[Problèmes à résoudre]:
1. Dans l’homélie sur l’humilité, reproduisez le passage allant de « Voilà une petite » jusqu’à « devant l’histoire ! » inclus, en substituant « l’apôtre Paul » à « saint Paul ».
2. Reprenez le fil de l’homélie sur l’humilité et prolongez-la au-delà de sa dernière phrase.

[Passage fourni]:
┏━━

13/07/2010 – Homélie – L’humilité, s’émerveiller de l’autre, ne plus penser à soi

A
Lausanne, en 1960, homélie de Maurice Zundel à des jeunes, Sexagesime, Epître: 2 Co.11 (4ème dimanche de Carême).

L’intégralité de l’homélie vous est proposée, à l’écoute, mais à l’aide du curseur, déplacé par la souris, vous pouvez morceler celle-ci, l’interrompant et la reprenant comme bon vous semble.

« A la suite d’un examen d’histoire, un élève trouvant que sa note n’était pas suffisante se plaignit amèrement au professeur qu’il n’avait pas suffisamment estimé sa composition. Comme il ne s’agissait pas d’un examen d’état, que le professeur voulait éviter toute discussion, il dit à l’élève :  » Eh bien ! combien voulez-vous que je vous donne ?  » et il mit la note que l’élève estimait mériter.

Ce sont des choses que l’on peut faire, mais en quoi est-ce que cela change pour l’esprit de l’élève, la situation qu’il occupe par rapport à l’histoire ? Est-ce qu’il en est plus savant parce que on a monté la note ? évidemment non ! Ce jugement, la note donnée par le professeur reste extérieur à son esprit, il est monté dans le classement, mais il n’est pas monté dans la science, dans la connaissance et son esprit ne s’est nullement enrichi !

Voilà une petite parabole qui nous permet de nous poser la question – en écoutant l’épître d’aujourd’hui où saint Paul après avoir parlé de tous ses travaux, de ce martyre qu’il a subi au service du Christ, en vient aux visions extraordinaires ou plutôt à la vision extraordinaire dont il a été favorisé, pour conclure que tout cela finalement n’est rien auprès de son infirmité, c’est de cela qu’il veut se glorifier, cette infirmité, cette faiblesse de sa santé : probablement des fièvres dont il devait souffrir ! C’est de tout cela qu’il veut se glorifier beaucoup plus que, et de tous les travaux qu’il a accomplis, et de la vision extraordinaire dont il a été le sujet et le témoin. Nous pourrions être induits par ces paroles de saint Paul à une conception de l’humilité qui correspondrait un peu à l’attitude de l’élève devant l’histoire !

┗━━

[Informations fournies]:
┏━━

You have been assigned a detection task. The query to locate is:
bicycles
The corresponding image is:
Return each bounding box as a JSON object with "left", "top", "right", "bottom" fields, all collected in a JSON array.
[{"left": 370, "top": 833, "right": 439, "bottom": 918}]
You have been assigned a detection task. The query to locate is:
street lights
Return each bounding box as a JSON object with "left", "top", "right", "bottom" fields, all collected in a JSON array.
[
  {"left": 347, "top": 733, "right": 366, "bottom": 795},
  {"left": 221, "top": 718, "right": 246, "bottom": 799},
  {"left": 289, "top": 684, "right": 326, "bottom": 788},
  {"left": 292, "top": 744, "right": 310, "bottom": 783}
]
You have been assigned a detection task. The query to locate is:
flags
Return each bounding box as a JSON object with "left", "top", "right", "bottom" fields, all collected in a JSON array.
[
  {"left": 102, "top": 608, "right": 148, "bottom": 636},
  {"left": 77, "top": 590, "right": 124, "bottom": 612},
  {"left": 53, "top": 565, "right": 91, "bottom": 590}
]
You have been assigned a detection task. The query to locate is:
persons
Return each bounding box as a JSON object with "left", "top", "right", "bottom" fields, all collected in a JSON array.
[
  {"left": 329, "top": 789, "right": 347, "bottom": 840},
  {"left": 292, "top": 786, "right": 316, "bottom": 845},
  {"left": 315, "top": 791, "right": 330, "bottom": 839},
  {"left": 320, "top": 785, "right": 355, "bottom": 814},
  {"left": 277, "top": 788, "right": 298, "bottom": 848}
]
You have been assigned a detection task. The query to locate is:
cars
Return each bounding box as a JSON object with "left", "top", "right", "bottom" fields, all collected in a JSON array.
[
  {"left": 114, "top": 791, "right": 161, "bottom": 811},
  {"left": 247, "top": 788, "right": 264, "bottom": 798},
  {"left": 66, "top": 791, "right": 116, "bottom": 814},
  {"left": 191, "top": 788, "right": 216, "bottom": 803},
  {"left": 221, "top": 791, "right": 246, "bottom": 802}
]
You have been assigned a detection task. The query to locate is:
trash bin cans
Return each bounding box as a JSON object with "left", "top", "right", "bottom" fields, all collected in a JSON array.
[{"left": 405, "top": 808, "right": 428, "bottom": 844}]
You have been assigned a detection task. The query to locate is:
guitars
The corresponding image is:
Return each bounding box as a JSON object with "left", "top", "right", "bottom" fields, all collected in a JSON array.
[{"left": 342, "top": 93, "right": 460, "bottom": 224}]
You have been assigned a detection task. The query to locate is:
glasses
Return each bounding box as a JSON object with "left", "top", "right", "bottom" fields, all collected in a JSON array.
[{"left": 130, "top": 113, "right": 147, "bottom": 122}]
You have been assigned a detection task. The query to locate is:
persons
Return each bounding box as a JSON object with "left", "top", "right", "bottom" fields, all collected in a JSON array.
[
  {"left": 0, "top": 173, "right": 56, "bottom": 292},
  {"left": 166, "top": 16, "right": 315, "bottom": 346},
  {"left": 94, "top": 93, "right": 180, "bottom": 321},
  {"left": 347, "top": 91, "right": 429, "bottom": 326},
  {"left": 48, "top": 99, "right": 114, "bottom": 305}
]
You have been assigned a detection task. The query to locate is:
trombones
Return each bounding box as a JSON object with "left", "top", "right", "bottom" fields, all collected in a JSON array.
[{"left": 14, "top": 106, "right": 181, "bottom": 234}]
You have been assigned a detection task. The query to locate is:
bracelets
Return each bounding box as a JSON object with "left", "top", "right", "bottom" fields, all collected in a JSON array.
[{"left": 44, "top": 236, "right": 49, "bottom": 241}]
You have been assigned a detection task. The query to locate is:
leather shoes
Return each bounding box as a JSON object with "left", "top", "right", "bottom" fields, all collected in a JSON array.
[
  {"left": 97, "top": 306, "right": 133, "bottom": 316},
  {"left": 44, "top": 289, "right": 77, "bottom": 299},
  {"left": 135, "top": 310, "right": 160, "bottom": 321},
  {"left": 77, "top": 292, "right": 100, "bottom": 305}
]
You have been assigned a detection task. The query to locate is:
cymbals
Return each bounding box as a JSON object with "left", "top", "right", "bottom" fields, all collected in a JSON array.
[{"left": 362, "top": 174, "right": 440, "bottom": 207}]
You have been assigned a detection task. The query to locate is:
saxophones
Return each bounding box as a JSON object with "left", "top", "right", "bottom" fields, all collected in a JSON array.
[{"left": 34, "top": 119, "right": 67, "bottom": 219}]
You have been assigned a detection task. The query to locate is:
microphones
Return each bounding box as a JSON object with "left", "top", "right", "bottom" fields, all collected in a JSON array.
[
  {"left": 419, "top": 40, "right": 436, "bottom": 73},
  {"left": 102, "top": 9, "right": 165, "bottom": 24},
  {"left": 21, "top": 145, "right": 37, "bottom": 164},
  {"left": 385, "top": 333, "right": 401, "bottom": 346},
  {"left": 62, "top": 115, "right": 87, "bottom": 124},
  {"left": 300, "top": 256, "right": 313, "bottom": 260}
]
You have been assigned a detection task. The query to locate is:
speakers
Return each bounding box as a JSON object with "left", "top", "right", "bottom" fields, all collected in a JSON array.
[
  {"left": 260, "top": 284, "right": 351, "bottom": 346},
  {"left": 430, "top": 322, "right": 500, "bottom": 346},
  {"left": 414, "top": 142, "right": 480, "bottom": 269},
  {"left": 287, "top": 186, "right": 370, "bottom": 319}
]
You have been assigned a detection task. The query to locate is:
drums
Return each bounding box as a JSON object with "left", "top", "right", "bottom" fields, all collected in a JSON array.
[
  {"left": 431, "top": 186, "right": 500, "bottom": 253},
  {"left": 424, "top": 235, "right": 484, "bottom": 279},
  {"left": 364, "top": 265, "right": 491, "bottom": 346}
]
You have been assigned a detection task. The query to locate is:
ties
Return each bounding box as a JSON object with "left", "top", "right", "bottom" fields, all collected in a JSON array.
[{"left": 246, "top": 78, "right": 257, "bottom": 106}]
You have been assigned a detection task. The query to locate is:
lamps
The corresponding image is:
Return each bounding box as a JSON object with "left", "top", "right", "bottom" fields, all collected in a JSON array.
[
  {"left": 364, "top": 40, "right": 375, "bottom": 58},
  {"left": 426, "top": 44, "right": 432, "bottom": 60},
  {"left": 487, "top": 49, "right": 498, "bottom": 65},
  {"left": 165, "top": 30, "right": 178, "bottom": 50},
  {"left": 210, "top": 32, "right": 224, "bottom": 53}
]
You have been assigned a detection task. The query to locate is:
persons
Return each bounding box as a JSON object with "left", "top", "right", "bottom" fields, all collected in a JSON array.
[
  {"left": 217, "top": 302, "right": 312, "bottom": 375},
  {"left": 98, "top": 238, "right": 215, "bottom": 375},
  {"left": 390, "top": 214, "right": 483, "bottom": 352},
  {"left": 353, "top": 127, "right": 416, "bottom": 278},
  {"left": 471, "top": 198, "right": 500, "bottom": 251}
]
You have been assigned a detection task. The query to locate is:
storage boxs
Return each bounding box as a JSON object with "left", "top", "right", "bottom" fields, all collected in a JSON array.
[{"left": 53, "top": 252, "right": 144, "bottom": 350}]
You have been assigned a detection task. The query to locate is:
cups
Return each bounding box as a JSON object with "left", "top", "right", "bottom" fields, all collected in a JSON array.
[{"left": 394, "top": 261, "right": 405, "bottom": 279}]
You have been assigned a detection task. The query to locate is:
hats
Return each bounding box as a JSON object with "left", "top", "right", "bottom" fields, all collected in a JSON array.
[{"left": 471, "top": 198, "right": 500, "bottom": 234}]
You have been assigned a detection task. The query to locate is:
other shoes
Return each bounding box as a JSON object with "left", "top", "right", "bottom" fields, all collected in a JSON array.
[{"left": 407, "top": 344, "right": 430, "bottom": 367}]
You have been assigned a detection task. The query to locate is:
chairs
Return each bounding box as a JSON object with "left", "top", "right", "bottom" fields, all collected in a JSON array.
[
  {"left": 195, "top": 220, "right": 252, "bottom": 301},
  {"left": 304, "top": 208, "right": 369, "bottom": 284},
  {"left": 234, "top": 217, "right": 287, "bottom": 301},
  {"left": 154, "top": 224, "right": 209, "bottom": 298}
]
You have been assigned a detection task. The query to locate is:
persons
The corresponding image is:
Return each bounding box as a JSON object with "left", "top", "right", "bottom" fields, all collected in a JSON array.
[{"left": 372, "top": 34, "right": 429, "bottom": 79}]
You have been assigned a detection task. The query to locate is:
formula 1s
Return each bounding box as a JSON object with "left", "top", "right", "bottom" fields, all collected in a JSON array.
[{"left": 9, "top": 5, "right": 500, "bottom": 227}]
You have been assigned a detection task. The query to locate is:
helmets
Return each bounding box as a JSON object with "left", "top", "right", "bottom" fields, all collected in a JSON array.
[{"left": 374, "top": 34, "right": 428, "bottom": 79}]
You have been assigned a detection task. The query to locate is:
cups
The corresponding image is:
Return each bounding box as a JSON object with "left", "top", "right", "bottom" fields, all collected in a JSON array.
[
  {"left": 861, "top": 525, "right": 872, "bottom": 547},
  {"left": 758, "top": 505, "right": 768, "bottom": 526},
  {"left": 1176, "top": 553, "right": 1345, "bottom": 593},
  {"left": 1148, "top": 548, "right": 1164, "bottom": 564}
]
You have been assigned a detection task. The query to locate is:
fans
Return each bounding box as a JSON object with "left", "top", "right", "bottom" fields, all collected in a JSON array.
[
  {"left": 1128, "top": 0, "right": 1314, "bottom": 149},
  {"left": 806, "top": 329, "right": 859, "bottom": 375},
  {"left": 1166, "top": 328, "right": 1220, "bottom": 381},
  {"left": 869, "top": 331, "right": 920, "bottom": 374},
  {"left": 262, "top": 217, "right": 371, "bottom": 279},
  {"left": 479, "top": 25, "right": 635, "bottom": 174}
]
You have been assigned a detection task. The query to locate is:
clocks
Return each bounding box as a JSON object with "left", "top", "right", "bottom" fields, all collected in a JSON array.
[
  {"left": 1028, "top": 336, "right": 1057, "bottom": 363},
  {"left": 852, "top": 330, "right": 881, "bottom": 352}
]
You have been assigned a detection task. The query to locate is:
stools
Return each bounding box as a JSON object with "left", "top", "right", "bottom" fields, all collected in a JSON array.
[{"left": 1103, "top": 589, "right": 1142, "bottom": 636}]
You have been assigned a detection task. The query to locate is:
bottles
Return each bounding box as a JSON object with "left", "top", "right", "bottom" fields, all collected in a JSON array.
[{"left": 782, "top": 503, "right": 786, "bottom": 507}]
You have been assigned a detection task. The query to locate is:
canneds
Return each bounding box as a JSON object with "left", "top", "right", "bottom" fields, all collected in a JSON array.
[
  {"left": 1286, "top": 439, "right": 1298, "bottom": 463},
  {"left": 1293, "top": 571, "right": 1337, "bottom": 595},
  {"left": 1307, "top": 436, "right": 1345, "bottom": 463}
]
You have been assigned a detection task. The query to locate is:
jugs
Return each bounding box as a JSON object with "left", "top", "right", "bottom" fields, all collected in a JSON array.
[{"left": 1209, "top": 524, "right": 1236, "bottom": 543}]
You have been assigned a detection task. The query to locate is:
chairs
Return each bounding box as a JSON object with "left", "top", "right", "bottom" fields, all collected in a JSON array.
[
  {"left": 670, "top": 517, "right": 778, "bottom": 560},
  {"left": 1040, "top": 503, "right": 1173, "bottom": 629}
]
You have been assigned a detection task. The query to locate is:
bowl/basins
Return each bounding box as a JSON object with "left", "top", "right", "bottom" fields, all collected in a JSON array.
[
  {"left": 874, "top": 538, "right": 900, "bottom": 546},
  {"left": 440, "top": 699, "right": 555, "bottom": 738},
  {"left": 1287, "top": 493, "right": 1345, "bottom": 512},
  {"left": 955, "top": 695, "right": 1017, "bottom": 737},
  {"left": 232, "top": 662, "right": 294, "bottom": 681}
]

┗━━

[Réponses aux tâches]:
1.
Voilà une petite parabole qui nous permet de nous poser la question – en écoutant l’épître d’aujourd’hui où l’apôtre Paul après avoir parlé de tous ses travaux, de ce martyre qu’il a subi au service du Christ, en vient aux visions extraordinaires ou plutôt à la vision extraordinaire dont il a été favorisé, pour conclure que tout cela finalement n’est rien auprès de son infirmité, c’est de cela qu’il veut se glorifier, cette infirmité, cette faiblesse de sa santé : probablement des fièvres dont il devait souffrir ! C’est de tout cela qu’il veut se glorifier beaucoup plus que, et de tous les travaux qu’il a accomplis, et de la vision extraordinaire dont il a été le sujet et le témoin. Nous pourrions être induits par ces paroles de l’apôtre Paul à une conception de l’humilité qui correspondrait un peu à l’attitude de l’élève devant l’histoire !

2.
Et je me demande, je pense à un jeune homme qui entre dans la vie avec un enthousiasme créateur, qui est un chercheur. Peut-il entrer vraiment dans cette attitude en se disant :  » Je suis un pauvre type, je suis un misérable, je ne suis rien, je ne suis qu’un mendiant, je dois me glorifier de ma misère ?  » Evidemment non. On ne peut pas proposer, non plus, à un enfant qui adore les belles histoires, qui est heureux de vivre – comme ce petit garçon qui disait à sa prière du soir, après la mort d’un de ses petits cousins :  » Mon Dieu ne me faisez pas mourir parce que je m’amuse trop bien !  » – eh bien ! évidemment, à ce petit garçon, on ne peut pas proposer cet horizon de se mettre devant Dieu en disant :  » Je ne suis qu’un pauvre type, je ne suis rien du tout « , parce que ce n’est pas une attitude créatrice.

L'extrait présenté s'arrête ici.